● **Directions for this task**
Reproduce the entries unchanged, beginning at the line that contains "In vertical ordering, does" and stopping after the line that contains "Answer: pixel 86".

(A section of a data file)

++++++++++++++++++++

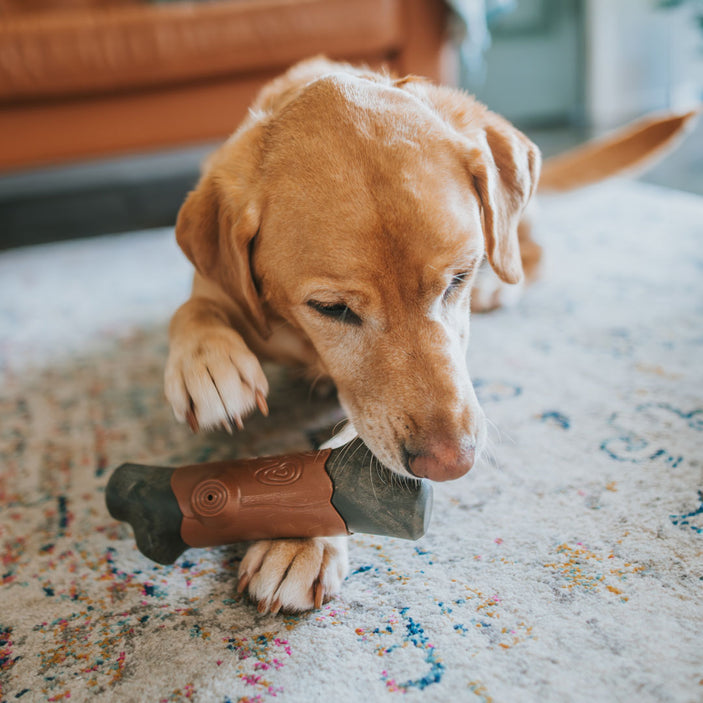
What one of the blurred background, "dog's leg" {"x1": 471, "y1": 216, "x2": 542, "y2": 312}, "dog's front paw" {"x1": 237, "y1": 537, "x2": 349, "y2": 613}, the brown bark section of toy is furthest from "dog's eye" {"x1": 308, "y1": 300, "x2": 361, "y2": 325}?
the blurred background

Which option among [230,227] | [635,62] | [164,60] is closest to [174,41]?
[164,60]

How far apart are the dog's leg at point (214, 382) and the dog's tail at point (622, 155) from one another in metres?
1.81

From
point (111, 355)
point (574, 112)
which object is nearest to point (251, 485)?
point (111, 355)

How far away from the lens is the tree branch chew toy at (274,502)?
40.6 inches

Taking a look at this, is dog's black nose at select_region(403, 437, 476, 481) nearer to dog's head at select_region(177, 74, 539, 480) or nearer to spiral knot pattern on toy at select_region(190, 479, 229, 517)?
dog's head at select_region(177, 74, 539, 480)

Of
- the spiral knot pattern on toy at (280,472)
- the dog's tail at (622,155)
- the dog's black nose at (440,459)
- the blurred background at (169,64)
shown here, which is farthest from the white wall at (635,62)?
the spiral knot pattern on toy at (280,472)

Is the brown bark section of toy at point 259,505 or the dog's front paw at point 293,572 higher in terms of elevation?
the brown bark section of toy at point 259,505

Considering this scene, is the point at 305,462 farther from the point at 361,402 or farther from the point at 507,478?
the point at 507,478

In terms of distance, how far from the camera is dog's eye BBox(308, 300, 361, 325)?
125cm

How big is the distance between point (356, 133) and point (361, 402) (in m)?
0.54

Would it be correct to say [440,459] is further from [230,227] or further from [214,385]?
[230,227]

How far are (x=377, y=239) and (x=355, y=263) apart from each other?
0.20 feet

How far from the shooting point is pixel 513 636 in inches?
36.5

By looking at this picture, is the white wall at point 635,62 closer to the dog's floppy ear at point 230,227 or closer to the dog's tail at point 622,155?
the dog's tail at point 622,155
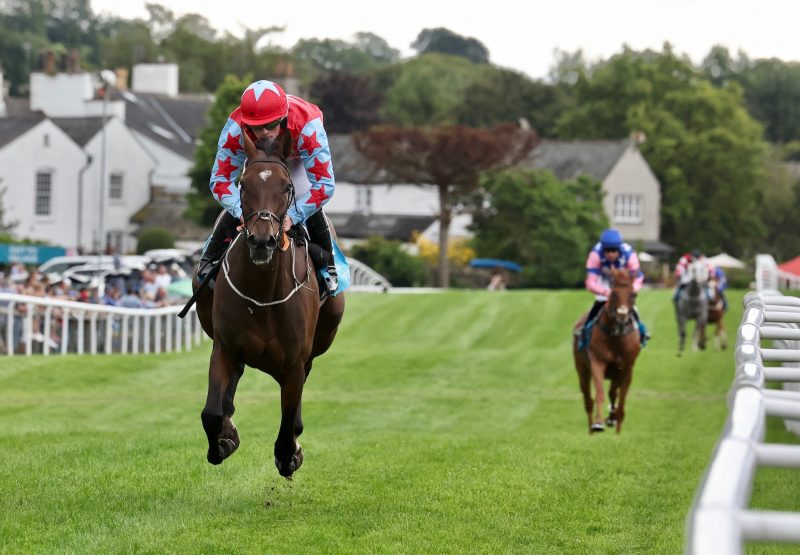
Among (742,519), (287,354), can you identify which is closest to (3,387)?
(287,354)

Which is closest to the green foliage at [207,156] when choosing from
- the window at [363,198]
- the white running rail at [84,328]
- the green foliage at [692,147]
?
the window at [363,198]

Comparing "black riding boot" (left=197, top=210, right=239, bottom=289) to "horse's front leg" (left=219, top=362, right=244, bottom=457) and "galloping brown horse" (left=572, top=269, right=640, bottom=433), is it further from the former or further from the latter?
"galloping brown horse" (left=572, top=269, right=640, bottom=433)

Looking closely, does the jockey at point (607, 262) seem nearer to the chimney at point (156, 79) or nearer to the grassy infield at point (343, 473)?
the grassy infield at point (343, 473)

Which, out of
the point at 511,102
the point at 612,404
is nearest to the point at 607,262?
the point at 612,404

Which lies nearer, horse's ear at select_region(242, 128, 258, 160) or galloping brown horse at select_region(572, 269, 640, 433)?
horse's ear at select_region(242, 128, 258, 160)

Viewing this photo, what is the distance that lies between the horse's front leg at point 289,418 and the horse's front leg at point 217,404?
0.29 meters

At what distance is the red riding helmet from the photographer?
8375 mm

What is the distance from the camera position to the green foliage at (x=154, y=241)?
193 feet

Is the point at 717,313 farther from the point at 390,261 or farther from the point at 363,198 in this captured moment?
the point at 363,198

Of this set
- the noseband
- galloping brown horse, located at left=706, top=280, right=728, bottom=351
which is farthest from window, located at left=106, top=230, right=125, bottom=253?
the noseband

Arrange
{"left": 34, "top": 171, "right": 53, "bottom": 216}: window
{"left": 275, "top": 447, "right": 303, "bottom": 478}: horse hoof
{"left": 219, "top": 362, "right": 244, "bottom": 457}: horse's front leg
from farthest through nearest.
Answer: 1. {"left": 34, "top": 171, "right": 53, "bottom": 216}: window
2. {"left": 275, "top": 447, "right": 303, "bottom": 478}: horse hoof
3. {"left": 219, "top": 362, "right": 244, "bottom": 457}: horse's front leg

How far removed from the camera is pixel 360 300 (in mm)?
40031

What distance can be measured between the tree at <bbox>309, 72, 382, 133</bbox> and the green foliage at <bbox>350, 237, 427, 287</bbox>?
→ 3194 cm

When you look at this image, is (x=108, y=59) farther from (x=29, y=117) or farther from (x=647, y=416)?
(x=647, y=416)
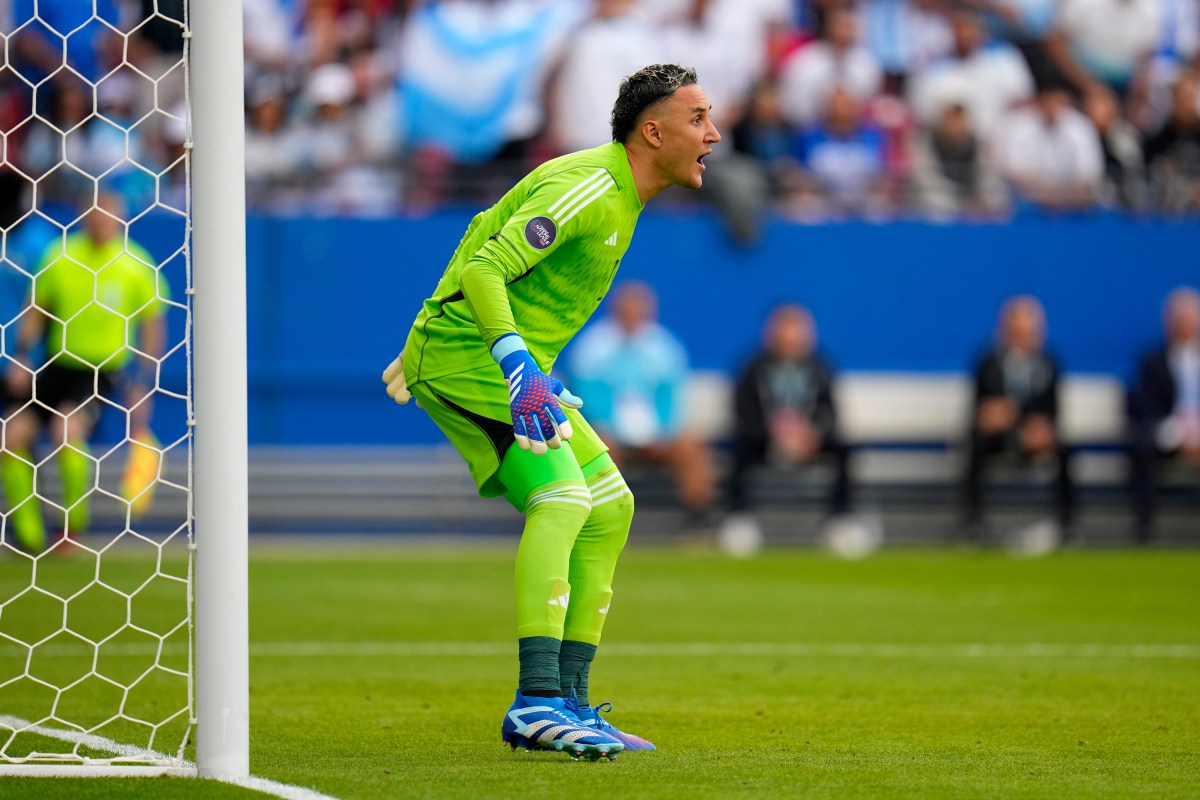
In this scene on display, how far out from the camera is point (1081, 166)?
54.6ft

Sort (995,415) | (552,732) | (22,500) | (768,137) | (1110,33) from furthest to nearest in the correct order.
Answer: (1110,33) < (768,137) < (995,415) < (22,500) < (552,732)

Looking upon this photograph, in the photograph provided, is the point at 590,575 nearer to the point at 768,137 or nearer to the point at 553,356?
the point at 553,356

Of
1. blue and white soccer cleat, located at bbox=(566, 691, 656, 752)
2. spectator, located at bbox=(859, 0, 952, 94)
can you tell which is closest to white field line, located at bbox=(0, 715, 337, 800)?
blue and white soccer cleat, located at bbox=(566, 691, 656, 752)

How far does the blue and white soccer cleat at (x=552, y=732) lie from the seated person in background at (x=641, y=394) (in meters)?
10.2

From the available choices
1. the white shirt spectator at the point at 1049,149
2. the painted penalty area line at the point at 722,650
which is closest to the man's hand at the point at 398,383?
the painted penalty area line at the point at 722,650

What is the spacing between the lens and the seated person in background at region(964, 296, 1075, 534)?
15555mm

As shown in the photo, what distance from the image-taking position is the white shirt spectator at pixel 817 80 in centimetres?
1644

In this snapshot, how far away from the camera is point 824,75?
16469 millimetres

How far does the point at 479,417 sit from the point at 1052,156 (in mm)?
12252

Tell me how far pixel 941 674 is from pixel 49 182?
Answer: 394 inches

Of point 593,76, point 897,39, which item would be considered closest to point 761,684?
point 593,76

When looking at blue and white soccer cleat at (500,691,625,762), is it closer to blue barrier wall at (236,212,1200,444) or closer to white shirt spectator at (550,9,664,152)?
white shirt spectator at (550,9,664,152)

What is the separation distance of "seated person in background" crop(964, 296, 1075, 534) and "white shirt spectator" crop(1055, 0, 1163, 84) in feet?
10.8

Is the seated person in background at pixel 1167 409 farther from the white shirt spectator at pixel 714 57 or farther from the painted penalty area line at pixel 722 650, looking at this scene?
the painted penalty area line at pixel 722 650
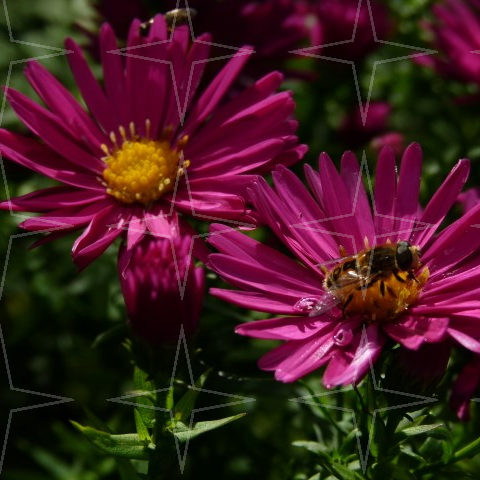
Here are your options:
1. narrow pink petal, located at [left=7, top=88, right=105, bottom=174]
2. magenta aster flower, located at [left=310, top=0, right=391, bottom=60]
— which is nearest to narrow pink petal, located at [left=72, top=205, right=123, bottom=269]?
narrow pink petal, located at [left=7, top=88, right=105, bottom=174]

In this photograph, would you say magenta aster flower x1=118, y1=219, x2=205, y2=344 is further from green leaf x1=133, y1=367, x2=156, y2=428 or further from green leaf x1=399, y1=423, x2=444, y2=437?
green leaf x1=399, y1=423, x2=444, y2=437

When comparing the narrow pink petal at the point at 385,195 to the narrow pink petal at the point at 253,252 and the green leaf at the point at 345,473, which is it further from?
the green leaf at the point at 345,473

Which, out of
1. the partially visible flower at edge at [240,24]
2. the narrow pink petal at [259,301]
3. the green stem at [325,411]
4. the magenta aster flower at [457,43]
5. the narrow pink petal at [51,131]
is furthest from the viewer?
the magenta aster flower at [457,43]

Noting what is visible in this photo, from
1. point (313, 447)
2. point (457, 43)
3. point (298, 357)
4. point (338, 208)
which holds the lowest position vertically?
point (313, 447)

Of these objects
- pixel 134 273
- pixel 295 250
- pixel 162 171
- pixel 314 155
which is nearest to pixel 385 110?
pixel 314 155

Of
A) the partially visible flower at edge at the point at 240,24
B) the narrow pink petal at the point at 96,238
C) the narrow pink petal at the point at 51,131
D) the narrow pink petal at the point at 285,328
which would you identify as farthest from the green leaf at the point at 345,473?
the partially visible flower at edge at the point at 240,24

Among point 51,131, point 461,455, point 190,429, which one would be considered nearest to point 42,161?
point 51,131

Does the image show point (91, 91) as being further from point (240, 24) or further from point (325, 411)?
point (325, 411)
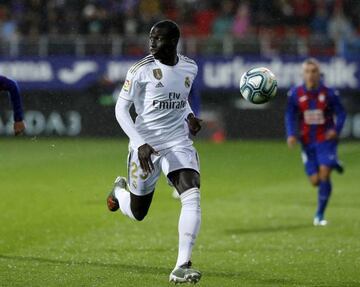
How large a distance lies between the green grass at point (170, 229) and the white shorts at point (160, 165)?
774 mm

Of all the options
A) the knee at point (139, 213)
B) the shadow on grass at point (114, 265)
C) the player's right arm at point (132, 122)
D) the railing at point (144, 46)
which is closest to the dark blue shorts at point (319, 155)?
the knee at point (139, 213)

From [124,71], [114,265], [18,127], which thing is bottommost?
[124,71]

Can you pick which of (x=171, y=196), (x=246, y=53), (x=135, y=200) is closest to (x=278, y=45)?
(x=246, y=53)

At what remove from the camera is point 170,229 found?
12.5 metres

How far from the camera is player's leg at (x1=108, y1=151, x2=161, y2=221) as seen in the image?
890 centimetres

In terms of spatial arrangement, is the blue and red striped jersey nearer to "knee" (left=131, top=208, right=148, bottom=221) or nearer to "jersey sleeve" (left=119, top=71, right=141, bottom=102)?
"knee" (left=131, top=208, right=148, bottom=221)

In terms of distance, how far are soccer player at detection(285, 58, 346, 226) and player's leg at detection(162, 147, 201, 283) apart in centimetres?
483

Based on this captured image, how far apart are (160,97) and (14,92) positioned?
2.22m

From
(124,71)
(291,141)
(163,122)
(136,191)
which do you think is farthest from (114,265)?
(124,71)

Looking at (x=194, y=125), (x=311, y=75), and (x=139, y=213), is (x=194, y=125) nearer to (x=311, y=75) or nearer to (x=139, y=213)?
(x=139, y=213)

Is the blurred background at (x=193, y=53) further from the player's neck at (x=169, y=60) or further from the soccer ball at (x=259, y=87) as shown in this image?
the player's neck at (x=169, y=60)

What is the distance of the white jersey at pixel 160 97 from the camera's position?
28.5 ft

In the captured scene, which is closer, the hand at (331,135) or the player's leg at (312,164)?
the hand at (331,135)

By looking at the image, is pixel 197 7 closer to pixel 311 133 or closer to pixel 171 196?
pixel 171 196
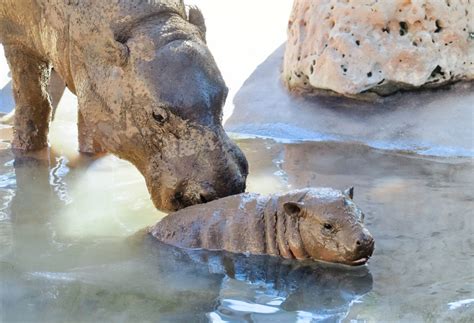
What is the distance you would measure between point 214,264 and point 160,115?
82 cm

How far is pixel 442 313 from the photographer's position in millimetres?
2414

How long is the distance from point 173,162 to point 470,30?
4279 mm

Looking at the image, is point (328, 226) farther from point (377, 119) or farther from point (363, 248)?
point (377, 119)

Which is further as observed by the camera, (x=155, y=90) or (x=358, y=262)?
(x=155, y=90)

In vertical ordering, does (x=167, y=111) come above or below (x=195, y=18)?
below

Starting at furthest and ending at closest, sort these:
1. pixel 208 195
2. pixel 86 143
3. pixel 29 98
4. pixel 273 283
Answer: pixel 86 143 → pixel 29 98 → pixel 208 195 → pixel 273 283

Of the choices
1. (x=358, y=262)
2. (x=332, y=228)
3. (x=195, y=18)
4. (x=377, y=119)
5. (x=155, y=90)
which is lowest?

++++++++++++++++++++

● **Output**
In vertical ordering, does (x=167, y=111) come above or below (x=195, y=18)?
below

Starting at furthest and ending at closest, sort these:
1. pixel 208 195
2. pixel 86 143
3. pixel 29 98
4. pixel 273 283
Answer: pixel 86 143 → pixel 29 98 → pixel 208 195 → pixel 273 283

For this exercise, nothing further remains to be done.